Page excerpt:
= Beginning of Section =
Inspired by “Black Death”, The Dance of Death is a visual allegory of death and a common motif in late medieval period artworks. Illustrations from the Nuremberg Chronicle, by Hartmann Schedel (1440-1514). (Public Domain)
Master Plan of the Reverend Plague Fighters in Eyam
By the end of the spring of 1666, 42 villagers had died, and many were on the verge of evacuating in a last gasp to save themselves, but the newly appointed village rector, William Mompesson, was determined to prevent the plague spreading to the nearby towns of Sheffield and Bakewell and foresaw that the village should be quarantined. This would mean his parishioners would effectively have to sacrifice their lives. Mompesson became the reverend in Eyam in April 1664 after the previous rector, Thomas Stanley, had refused to acknowledge the 1662 Act of Uniformity, which was a rule that all prayers must use the English Book of Common Prayer introduced by Charles II. What’s more, this new Act meant everyone had to attend church once a week “or be fined 12 pence,” which was an impossible demand for the poor majority of England, who worked seven days a week to barely scratch a subsistence.
Eyam Parish Church contains displays and detailed accounts of the village when it voluntarily locked down during the spread of the plague that had been imported in a flea infected cloth from London. (Alan Fleming/CC BY-SA 2.0)
Ken Thompson is the historian and chairman of Eyam Museum, who says neither Stanley or Mompesson were very popular in the village so their master plan to mass quarantine the village was difficult to implement and required extreme action. On June 24, 1666, Mompesson announced to his congregation that he believed the entire village should be locked down and that no-one whatsoever should be permitted to enter or leave. Mompesson promised the villagers that if they willingly gambled with death rather than spreading the disease to other regions, that he would do everything in his power to alleviate their suffering and that the kind Earl of Devonshire based in the neighboring Chatsworth House would send them food and supplies.
The Reverend William Mompesson was born about April 28, 1639 AD in Collingham, Yorkshire, England, and his courageous act is amplified when we consider he was only in his mid-30s. (CC BY-SA 3.0)
Stanley agreed to support Mompesson’s audacious plan and when he explained to the villagers that a one mile guarded line preventing anyone from entering or leaving the infected area, a “cordon sanitaire”, was the “only” way they could contain the plague, they eventually agreed to the daring plan. The villagers knew they had a chance of survival if they adhered to strict social distancing within the village and to prevent their disease spreading outwards, they ventured, one by one, to a boundary stone with six holes drilled in the top in which they placed coins to pay their neighbors and traders for essential supplies.
18th century oil painting showing Chatsworth House, which served as a central command station for getting supplies to the locked down villagers in Eyam. Painted by William Marlow (1740–1813). Devonshire Collections. (Public Domain)
A BBC Local Legends article published on April 12, 2007 titled ‘ Living With The Plague’ recounts the last days in what must have been a living nightmare, where for over 14 months, a settlement that had been founded and named by Anglo-Saxons slowly rotted into history, from the inside out. On November 1, 1666, farmer Abraham Morten became the 260th and last person to die from bubonic plague in Eyam, but if they had not quarantined, thousands of further deaths may have occurred across England through the national trading network, which makes the villagers’ selfless decision to quarantine themselves one of history’s more heroic displays of genuine altruism.
= End of Section =
Data drawn from a collection:
= Beginning of Section =
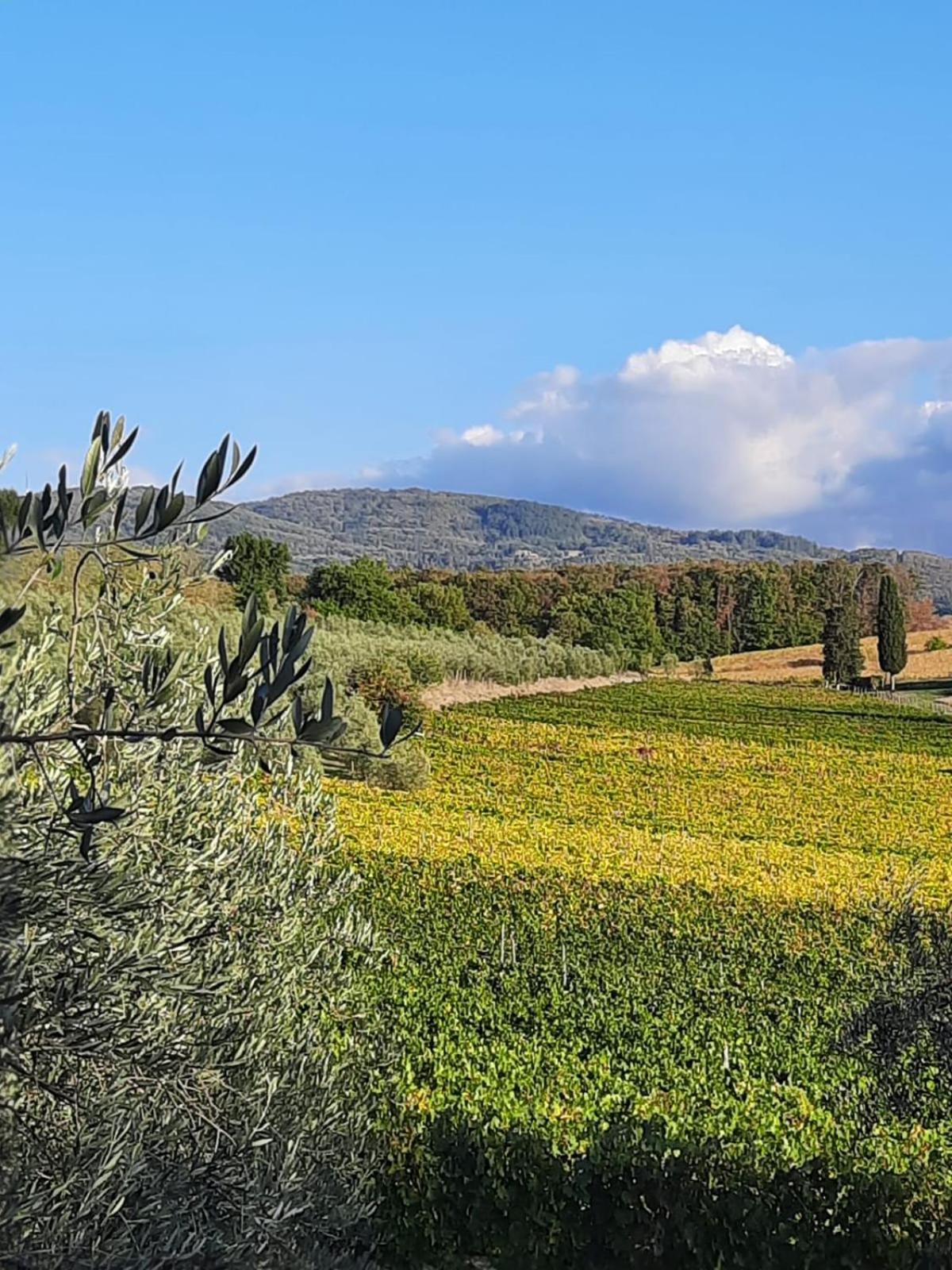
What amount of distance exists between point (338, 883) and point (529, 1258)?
3.78 m

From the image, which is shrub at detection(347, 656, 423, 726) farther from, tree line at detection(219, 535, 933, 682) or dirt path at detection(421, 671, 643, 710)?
tree line at detection(219, 535, 933, 682)

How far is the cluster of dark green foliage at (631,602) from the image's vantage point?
78062 millimetres

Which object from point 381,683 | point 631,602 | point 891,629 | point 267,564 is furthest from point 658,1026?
point 631,602

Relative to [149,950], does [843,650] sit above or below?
below

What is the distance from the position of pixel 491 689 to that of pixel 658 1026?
52473 mm

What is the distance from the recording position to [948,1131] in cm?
797

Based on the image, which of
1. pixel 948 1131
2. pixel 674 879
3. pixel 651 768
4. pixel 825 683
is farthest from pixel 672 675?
pixel 948 1131

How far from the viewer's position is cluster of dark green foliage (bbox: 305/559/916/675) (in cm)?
7806

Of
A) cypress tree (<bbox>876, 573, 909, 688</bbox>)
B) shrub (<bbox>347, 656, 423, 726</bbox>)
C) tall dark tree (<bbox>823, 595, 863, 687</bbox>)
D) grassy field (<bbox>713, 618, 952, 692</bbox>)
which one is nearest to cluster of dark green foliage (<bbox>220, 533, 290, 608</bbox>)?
shrub (<bbox>347, 656, 423, 726</bbox>)

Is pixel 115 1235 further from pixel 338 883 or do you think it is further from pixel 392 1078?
pixel 392 1078

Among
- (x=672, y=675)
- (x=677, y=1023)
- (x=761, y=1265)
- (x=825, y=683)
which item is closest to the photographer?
(x=761, y=1265)

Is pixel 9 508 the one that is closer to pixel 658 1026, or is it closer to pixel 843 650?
pixel 658 1026

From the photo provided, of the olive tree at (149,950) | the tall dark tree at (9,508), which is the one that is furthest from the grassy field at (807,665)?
the tall dark tree at (9,508)

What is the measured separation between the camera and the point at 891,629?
73.6 meters
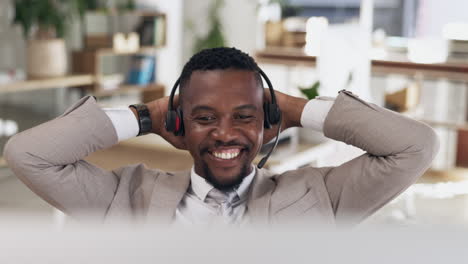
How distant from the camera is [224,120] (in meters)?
0.98

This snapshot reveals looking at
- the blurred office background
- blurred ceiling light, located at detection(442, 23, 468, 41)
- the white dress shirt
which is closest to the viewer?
the white dress shirt

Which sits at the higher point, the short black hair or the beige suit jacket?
the short black hair

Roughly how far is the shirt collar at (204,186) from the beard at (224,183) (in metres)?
0.02

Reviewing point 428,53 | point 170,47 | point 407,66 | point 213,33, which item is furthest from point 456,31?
point 170,47

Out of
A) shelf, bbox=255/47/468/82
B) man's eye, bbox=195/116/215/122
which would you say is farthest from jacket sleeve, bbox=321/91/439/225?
shelf, bbox=255/47/468/82

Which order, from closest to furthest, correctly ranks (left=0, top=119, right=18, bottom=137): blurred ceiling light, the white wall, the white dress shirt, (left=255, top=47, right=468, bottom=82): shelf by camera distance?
the white dress shirt → (left=255, top=47, right=468, bottom=82): shelf → (left=0, top=119, right=18, bottom=137): blurred ceiling light → the white wall

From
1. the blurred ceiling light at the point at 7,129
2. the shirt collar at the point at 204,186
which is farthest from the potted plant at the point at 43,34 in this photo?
the shirt collar at the point at 204,186

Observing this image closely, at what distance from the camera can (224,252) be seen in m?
0.19

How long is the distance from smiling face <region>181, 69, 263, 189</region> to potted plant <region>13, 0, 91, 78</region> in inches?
152

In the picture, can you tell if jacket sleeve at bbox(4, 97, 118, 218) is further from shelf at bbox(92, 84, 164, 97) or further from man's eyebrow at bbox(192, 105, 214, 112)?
shelf at bbox(92, 84, 164, 97)

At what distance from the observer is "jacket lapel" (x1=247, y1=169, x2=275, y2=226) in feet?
3.42

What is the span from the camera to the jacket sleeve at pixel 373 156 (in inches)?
40.4

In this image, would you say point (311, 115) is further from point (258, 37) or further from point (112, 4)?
point (258, 37)

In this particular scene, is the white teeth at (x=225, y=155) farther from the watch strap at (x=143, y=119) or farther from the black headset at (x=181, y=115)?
the watch strap at (x=143, y=119)
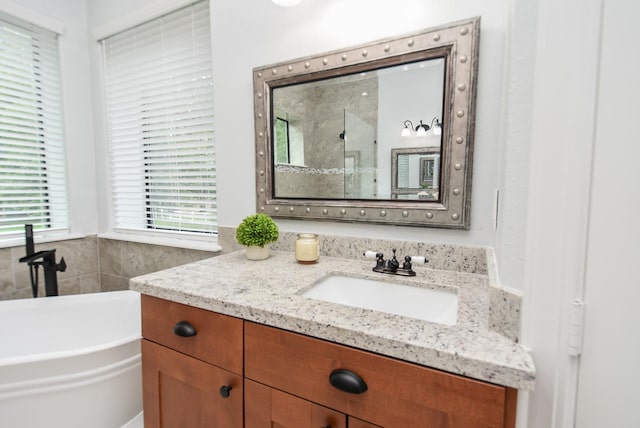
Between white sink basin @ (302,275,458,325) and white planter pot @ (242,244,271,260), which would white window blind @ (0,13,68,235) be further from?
white sink basin @ (302,275,458,325)

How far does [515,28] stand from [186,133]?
175cm

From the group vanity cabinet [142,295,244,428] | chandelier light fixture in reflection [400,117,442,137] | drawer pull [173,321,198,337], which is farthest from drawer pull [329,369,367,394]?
chandelier light fixture in reflection [400,117,442,137]

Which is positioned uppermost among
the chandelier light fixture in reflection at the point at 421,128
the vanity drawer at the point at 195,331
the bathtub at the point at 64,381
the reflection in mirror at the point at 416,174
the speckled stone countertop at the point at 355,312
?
the chandelier light fixture in reflection at the point at 421,128

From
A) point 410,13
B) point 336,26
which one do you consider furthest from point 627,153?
point 336,26

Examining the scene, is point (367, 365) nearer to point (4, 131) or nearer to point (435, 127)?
point (435, 127)

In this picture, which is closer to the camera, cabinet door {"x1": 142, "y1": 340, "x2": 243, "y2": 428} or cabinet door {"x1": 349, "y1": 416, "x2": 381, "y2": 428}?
cabinet door {"x1": 349, "y1": 416, "x2": 381, "y2": 428}

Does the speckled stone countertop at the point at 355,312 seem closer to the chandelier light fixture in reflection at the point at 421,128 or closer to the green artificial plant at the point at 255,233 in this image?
the green artificial plant at the point at 255,233

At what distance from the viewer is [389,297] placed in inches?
38.9

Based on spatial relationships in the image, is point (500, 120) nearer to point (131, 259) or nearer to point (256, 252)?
point (256, 252)

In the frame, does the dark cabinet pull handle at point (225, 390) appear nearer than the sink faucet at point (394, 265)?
Yes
= End of Section =
Brief 1: Please retype the passage of the Eyam quarantine text starting at "The Reverend William" and ending at "for essential supplies.".
Brief 2: According to the Eyam quarantine text, who was the last person in Eyam to die from bubonic plague, and on what date?

Answer section 1:
The Reverend William Mompesson was born about April 28, 1639 AD in Collingham, Yorkshire, England, and his courageous act is amplified when we consider he was only in his mid-30s. (CC BY-SA 3.0)
Stanley agreed to support Mompesson’s audacious plan and when he explained to the villagers that a one mile guarded line preventing anyone from entering or leaving the infected area, a “cordon sanitaire”, was the “only” way they could contain the plague, they eventually agreed to the daring plan. The villagers knew they had a chance of survival if they adhered to strict social distancing within the village and to prevent their disease spreading outwards, they ventured, one by one, to a boundary stone with six holes drilled in the top in which they placed coins to pay their neighbors and traders for essential supplies.

Answer section 2: Farmer Abraham Morten, on November 1, 1666.